My name is Jeaye

I'm a leader, a problem solver, and a hacker with a passion for privacy and security.

Finding an apartment with Clojure

Finding a reasonably-priced apartment in the Bay Area can be a stressful job. After factoring in the pressure of an expiring lease, making a poor decision can be even easier. One approach to weeding out the influx of duplicated, spammy, and unwanted postings is to use a bot and a set of filters. Such a bot could crawl various apartment listing sites, match all listings against your filters, and report to you in whichever format you prefer: email, HipChat, IRC, RSS, etc. Such a bot may look something like this.

Existing bots

Arguably the most well-known apartment finding bot was created and documented by Vik Paruchuri here. It takes a very similar approach to what I’ve done, but uses imperative Python and Slack. For those interested in researching such a bot in Python, that’d be a great resource. For my research, a bot in Clojure would prove to be more fun to write.

Padwatch

Padwatch is an apartment finding bot written in Clojure, which is designed to work with Craigslist and Zillow. Both sources provide HTML content which follows specific patterns and is “scrapable” in an automated fashion. The key behind the logic for doing web scraping in Clojure is Enlive; it’s superb for performing queries on HTML data.

Example usage of Enlive

Let’s say the goal is to pull out some Craigslist apartment information. It would be possible to use the following to download and parse the HTML into a Clojure data structure:

(def html-data (-> "https://stockton.craigslist.org/search/apa?max_price=3000"
                   java.net.URL.
                   enlive/html-resource))

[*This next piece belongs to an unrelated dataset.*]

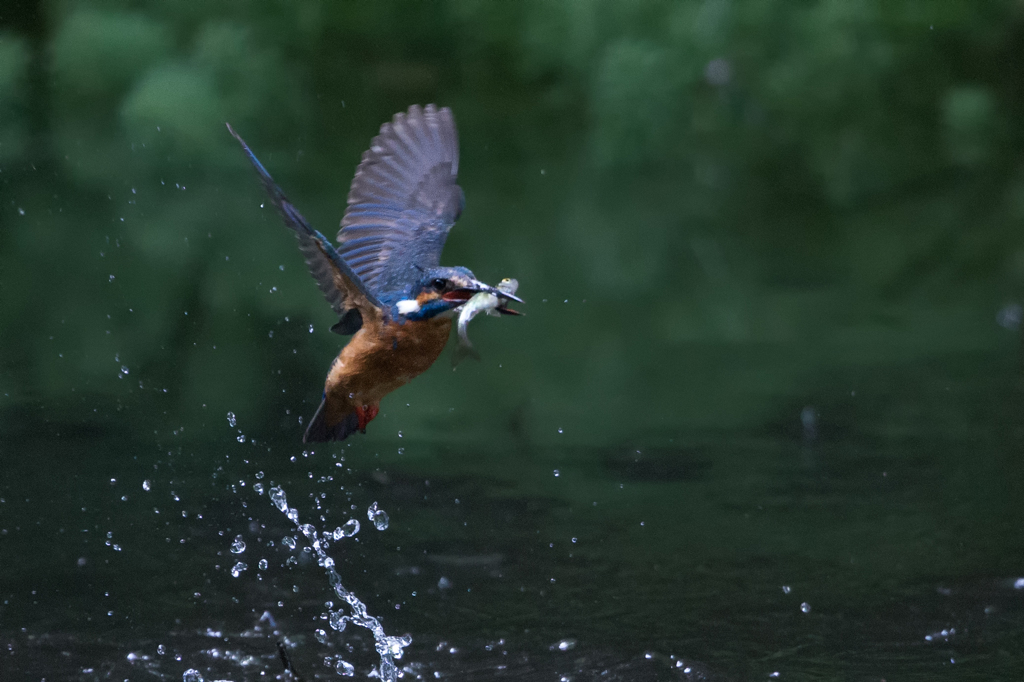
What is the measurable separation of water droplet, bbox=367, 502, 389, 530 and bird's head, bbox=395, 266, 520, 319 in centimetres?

From there, it’s possible to make queries on that data. By inspecting the HTML in a browser, it’s clear that each apartment listing is in a <p> tag and has a class of result-info. It’s possible then, with Enlive, to pull out all entities which match that pattern:

; Pull out just the rows of results from all of the HTML
(defn select-rows [html-data]
  (enlive/select html-data [:p.result-info]))

(def rows (select-rows html-data))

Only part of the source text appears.